4th April 2005
I'm sitting in the Wimpole Street surgery of Jean-Louis Sebagh - the Botox "king". He lives in Paris but spends three days a week in London, smoothing the brows of the celebrated and the civilian. Demand for his deft needlework is brisk. "I've had some very agitated ladies on the phone this morning," his personal assistant, Dale, confides. "But I explain that they'll just have to come in and wait." According to Dale, most of the women who flock to Dr Sebagh are neither rich nor royal, but "normal" forty- and fifty-somethings anxious to stop the clock. They are clearly also afflu-ent, because this supposedly wondrous anti-wrinkle procedure costs £300 a pop.
So what does Botox Woman make of Tony Blair? "He's completely plastic," says "Louise", 42, an interior designer. She explains that she's just had Botox in her brow, and has also had her nose-to-mouth lines plumped up with Restylane, an injectable "filler". "Blair is so artificial," she goes on as we chat in the VIP waiting room. I ask her whether she feels uncomfortable having the most poisonous substance known to man injected into her face. "Not at all - Botox is lovely - but Blair's like a puppet," she replies. "Those staring eyes. That fixed grin. I look at him and - no - I don't actually," she corrects herself crossly. "These days I turn him right off."
What accounts for her disillusionment? "Oh . . . everything," she sputters. "The NHS - the whole terrorist . . . thing. Immigration is way up there, and as for Iraq - weapons of mass destruction? If you ask me, there's more botulinum toxin in this surgery than Saddam Hussein ever had."
I ask her whom she would prefer to see as prime minister. "I don't know . . . Maybe Gordon Brown. He's clever," she muses. "But then his hair's so awful - and that funny thing he does with his mouth." Perhaps he should have it Botoxed, I suggest. Louise looks horrified. "No, because then he'd be unable to eat. But there's no competition," she goes on. "We do need an alternative to Blair, someone like, I don't know - Pierce Brosnan or Colin Firth," she says happily. "Now he'd be fantastic . . ."
Next I talk to "Caroline", who owns a chain of hairdressing salons. At 45, her features are as smooth as a baby's rear end. "Oh, that's not Botox," she explains. "I've just had a facelift." She pats her hairline. "I've come in to have my stitches out." Isn't she a bit young for that? "No," she replies in a matter-of-fact way. "Because my face had just . . . gone. And once your face has gone, well," she shrugs, "that's it, isn't it? But now I look like I did at 35." Caroline says that she distrusts Blair. "He's not true to himself. That's why women are deserting him - because he's not natural, and we don't like that."
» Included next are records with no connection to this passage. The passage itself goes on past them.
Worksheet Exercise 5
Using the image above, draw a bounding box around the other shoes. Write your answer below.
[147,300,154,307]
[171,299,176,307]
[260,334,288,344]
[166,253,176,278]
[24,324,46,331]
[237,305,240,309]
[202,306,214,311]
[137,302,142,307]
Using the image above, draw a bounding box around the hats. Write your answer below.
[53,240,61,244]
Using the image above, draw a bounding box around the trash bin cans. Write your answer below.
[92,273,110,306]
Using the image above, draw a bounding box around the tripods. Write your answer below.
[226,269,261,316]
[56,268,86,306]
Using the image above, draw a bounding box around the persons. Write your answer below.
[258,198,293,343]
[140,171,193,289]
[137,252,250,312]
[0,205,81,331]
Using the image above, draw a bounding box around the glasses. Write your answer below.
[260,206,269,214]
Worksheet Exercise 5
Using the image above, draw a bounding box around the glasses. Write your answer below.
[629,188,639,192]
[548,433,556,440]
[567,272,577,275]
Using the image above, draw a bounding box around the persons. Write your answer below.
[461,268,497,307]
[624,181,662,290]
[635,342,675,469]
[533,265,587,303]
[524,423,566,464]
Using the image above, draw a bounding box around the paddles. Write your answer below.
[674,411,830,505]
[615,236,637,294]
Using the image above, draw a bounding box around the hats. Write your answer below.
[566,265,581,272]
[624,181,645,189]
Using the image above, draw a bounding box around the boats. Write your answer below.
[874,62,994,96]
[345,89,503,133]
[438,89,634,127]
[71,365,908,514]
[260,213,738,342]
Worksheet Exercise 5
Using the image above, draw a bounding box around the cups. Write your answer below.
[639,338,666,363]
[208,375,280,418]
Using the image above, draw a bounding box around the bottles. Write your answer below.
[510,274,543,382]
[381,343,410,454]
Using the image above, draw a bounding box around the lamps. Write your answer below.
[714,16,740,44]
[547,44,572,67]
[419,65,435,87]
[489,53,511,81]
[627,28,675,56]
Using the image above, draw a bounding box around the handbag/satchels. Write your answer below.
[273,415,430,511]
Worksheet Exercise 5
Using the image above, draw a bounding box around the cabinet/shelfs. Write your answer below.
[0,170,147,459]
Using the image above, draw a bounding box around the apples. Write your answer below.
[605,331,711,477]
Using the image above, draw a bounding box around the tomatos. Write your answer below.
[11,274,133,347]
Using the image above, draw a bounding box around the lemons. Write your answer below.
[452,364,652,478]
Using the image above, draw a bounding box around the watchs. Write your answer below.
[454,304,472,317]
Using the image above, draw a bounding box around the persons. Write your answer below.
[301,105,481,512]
Two days later I'm at the Saks salon in Covent Garden, chatting to "Fiona", 27, as the practitioner Diana hovers over her recumbent form with a syringe. "Why are you having Botox?" I ask Fiona as her brow is punctured.
She replies: "Because I'm getting a line in my forehead, and this will stop it developing in the way that no amount of Creme de la Mer ever will."
The procedure over, she sits up, blinking like a Furby, while Diana applies a soothing gel. "Tony Blair's had it, you know," says Fiona as she gets off the table. "Not on his face - in his armpits. For hyperhidrosis," she adds knowledgeably. "Excessive sweating."
I ask her if she voted for Blair last time. "I did. But I won't this time." Why not? "Because of the tsunami." That was hardly his fault, I say. "It wasn't," she agrees fairly. "But when it happened, he was on holiday. Did he come straight back and sort it all out? No," she says. "He did not." The faintest shadow of a frown crosses her brow. "I'm afraid I lost a lot of confidence in him then."